▸ **Problem**:
Your answer should hold each line of the material that contains the word "protein".

▸ **Data shown**:
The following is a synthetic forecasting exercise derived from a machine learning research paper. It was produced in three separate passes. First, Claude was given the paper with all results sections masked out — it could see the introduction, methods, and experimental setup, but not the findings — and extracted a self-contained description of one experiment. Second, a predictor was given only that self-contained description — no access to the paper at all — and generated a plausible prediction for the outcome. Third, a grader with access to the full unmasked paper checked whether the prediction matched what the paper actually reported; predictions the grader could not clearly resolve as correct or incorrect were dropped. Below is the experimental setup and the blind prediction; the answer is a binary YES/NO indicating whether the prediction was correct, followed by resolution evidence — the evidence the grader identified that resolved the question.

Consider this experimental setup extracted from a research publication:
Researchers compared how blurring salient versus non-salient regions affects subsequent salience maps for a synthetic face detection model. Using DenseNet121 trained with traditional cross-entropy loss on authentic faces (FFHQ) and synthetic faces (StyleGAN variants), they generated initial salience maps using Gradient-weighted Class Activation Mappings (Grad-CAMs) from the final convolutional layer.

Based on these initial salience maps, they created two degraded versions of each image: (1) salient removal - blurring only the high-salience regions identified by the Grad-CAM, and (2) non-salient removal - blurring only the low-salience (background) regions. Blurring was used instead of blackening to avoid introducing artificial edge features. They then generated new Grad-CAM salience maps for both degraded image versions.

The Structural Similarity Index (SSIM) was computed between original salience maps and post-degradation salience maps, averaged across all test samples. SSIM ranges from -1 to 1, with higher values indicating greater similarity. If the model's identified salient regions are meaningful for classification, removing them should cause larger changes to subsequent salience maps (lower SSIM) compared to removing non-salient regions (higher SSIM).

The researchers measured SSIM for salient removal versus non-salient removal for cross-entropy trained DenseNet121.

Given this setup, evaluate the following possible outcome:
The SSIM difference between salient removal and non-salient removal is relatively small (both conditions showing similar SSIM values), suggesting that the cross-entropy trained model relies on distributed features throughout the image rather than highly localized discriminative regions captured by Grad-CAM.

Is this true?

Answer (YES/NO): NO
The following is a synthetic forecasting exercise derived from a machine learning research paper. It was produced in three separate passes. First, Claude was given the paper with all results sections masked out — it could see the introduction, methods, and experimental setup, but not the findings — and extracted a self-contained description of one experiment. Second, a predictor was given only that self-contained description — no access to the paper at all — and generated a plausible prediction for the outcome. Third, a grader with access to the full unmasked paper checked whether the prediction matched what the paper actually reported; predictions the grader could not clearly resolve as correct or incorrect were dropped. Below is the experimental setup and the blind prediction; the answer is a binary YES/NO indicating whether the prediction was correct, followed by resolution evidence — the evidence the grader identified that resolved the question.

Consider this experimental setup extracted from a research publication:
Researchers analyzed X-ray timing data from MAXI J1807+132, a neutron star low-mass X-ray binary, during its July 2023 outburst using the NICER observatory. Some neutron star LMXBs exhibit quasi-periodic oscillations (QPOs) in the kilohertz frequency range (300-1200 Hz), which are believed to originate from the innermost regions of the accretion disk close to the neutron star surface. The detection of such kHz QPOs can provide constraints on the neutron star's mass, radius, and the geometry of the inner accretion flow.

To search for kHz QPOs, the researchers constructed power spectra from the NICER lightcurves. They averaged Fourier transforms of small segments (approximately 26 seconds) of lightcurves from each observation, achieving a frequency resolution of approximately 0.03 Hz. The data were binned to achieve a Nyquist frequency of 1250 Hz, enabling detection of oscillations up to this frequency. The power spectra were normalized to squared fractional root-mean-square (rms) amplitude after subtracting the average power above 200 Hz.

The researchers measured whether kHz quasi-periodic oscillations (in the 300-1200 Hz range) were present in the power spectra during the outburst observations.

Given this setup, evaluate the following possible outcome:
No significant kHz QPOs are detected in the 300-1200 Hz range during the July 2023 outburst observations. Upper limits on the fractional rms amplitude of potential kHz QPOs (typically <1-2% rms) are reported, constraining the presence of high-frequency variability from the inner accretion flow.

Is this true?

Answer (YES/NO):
* * *
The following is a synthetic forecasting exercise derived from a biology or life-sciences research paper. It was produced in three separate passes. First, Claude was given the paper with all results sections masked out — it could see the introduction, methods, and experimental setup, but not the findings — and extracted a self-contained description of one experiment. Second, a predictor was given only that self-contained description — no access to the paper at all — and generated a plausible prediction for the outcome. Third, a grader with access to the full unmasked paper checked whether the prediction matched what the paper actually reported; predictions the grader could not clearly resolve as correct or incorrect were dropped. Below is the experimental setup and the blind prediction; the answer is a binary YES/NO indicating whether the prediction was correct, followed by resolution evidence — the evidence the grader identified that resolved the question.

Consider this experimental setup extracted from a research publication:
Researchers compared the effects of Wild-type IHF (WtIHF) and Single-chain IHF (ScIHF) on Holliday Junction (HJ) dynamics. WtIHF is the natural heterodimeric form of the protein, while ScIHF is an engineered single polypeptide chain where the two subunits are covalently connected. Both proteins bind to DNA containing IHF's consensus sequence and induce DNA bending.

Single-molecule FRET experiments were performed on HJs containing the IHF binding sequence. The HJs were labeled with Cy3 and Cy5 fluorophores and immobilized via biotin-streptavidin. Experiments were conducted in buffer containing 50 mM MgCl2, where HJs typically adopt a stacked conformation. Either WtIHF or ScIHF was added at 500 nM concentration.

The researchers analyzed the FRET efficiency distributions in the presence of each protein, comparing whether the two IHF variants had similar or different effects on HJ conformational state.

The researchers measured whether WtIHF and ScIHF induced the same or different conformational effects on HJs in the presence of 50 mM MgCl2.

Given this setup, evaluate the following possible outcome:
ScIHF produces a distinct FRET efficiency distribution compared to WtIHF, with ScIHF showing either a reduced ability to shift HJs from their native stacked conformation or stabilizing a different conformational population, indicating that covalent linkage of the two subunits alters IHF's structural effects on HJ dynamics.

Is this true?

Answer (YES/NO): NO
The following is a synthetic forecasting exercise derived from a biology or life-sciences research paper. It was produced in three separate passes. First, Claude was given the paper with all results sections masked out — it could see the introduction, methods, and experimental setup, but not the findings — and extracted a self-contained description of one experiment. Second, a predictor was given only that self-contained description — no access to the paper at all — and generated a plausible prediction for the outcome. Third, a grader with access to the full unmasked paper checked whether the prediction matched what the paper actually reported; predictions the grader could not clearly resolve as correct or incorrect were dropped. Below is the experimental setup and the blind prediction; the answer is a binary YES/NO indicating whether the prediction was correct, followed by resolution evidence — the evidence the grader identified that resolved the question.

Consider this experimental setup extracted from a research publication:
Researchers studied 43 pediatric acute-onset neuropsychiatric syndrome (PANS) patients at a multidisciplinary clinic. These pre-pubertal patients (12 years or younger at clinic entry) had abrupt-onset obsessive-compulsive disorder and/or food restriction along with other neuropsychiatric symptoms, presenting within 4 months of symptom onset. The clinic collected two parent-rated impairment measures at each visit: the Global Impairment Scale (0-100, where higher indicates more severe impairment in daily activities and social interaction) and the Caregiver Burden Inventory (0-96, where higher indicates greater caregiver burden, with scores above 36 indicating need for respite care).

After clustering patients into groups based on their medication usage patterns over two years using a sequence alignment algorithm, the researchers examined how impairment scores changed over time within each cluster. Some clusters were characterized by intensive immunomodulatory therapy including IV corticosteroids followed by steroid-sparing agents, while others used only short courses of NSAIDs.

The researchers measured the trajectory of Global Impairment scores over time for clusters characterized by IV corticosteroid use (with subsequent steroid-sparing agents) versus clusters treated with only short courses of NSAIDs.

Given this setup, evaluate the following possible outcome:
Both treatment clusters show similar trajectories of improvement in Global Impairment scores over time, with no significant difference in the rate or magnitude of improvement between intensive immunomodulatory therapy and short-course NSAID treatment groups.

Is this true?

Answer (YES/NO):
==
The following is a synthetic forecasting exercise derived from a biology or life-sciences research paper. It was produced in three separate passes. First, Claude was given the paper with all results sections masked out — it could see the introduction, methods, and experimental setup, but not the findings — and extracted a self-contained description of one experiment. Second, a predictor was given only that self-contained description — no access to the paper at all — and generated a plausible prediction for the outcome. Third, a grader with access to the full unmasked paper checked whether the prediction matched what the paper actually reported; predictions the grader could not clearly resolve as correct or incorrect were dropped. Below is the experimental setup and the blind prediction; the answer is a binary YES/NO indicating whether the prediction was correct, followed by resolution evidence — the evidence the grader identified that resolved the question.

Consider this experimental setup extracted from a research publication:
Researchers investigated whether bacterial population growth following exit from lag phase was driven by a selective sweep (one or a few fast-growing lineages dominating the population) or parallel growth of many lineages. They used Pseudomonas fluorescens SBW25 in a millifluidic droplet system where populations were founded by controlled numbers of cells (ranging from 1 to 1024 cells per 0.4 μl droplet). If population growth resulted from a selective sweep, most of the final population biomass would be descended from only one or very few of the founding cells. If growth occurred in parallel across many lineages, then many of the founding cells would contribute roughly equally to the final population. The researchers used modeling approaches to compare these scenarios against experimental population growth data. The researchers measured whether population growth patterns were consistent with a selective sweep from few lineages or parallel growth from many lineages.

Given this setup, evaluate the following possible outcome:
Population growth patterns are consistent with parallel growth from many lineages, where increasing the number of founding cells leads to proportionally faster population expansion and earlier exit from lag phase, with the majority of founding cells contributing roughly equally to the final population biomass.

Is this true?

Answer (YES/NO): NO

▸ **Result of this task**:
Researchers compared the effects of Wild-type IHF (WtIHF) and Single-chain IHF (ScIHF) on Holliday Junction (HJ) dynamics. WtIHF is the natural heterodimeric form of the protein, while ScIHF is an engineered single polypeptide chain where the two subunits are covalently connected. Both proteins bind to DNA containing IHF's consensus sequence and induce DNA bending.
The researchers analyzed the FRET efficiency distributions in the presence of each protein, comparing whether the two IHF variants had similar or different effects on HJ conformational state.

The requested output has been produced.